### DOCUMENT
<<<<

Music And Politics Sitting In A Tree

But let me start off with a made to order joke. Bless their little young hearts.

Sometimes I get a kick out of young people today, their naiveté still intrigues me. Even though they often seem ignorant of basic history. That is not all their fault.

So one day I was in a fast food place. The employees were having this discussion about the upcoming 50th anniversary of Woodstock. I couldn’t help listening because I was not doing anything except standing there waiting for my order.

All three of the guys were fairly young, and the only women was about middle-aged. She appeared to be schooling them on Woodstock, odd as that seemed to me at the time.

Then the one young guy ask her impatiently “well, was Hip Hop going on then, too, were they doing that?” I couldn’t resist cutting in to say, “they hadn’t even put those two words together yet” and I chuckled. They all looked at me with their upper wheels turning.

I looked at the guy who asked and said “ Man, they barely knew what rock and roll was back then. They were still breaking it in.” But then I saw his big eyes and knew that went right over his knowledge base and sailed into the deep. I smiled and walked away.

Dummy me, I thought maybe a joke would illustrate the point and further their discussion. But instead it ended it and left me wondering if it was my delivery that failed? And if it was some generational thing I crossed? At least I thought it was funny, they will probably never know if it was true, funny… or both?

Joined At The Hip

Say what you will about the original Woodstock which stole headlines some 5 decades ago this year. Those discussions are still going on, as I can testify. Organizers are planning a 50th anniversary to the Woodstock concert this year. But déjà vu all over again.

The original site in Bethel, NY has plans for an anniversary to memorialize the Max Yasgur Farm concert in ’69 and has already booked one top headliner, Carlos Santana.

>>>>

### DATASET EXCERPT
<<<<

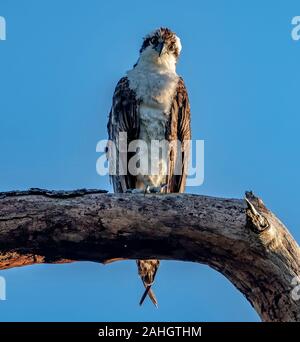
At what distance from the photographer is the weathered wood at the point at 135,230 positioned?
643 centimetres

>>>>

### WORK TO COMPLETE
1) Can you sum up the Woodstock essay in two sentences?
2) Could you write the next part of the Woodstock essay, picking up after its last sentence?
This material comes from another source.

### OUTPUTS BY TASK
1) While waiting for an order at a fast food place, the writer overheard employees discussing the upcoming 50th anniversary of Woodstock and, when a young man asked whether hip hop was going on then, joked that those two words hadn't been put together yet and that rock and roll was still being broken in, but the joke ended the discussion instead of furthering it. Organizers are planning a 50th anniversary of the concert this year, and the original site in Bethel, NY, has already booked Carlos Santana as a top headliner.

2)
But Michael Lang, one of the original promoters, has planned what he claims is the only original sanctioned anniversary celebration, which he announced will be in Watkins Glen, NY. In that one, political activism and sustainability will be a central theme for the event. And no doubt for the “woke” as well.

Not only is he drafting top talent, but also encouraging their political activism for the event too. So is this where Farm Aide and Woodstock exchange vows and officially tie the knot, joined in a river of political activism? No matter what the location, it will be billed as Utopia. Who knows if the National Anthem will even be allowed in this one? (old reference to Jimmie Hendrix) Or if maybe the Black Bloc and Antifa will do security for the event?

Take it from Lang himself: (CBS News January 11, 2019)

The festival will also evoke its predecessor through activism, with sustainability efforts and screenings, panels and art installations by non-profit organizations. “The Woodstock 50th Anniversary will be about sharing an experience with great artists and encouraging people to get educated and involved in the social issues impacting everyone on the planet,” said Lang.

“”We want this to be more than just coming to a concert,” Lang told The New York Times. “And hopefully a lot of the bands will become part of this effort to get people to stand up and make themselves heard, to get out [and] vote. And if they don’t have a candidate that represents their feelings, to find one — or to run themselves.”

From coming to sexual awareness to coming to political wokeness. Is that where mud baths come in? Is it where the white rabbit has a coup over the enchanted forest?

Okay, so music, history, or anniversary may not be the real motivation here. Political priorities, you know. No word whether any of the up and comers in presidential candidates are booking the event. They could have hours of speeches to a captive audience if they go all out. How nostalgic would that be? I don’t recall that was the message of Woodstock but that was then and this is now. What better place to grease the skids for socialism?

And now, being the radicalized leftist culture it is, supposedly on the rise, I can see it “and now a word from our movement icon, Bernie Sanders.” To which the crowd roars to their feet and gives him a fifteen minute standing ovation.

That could only be followed by another speech from Alexandria Ocasio-Cortez bringing home the Socialism message. And Michael Moore applauding waiting in the wings.

If you were one of the headliner bands, how on earth could you follow that bad acid trip? It also has me wondering what would be the definition of “success” for such a grand event? I guess you measure it in political success and, of course, by fundraising totals.

So Woodstock….you are finally 50, now how about growing the f*** up?

Right Ring | Bullright

Stoked about Woodstock

A Time article about Woodstock.

Bill Eppridge—

Peace, Love, Music and Mud: LIFE at Woodstock

The original plan was for an outdoor rock festival, “three days of peace and music” in the Catskill village of Woodstock. What the young promoters got was the third largest city in New York state, population 400,000 (give or take 100,000), location Max Yasgur’s dairy farm near the town of White Lake.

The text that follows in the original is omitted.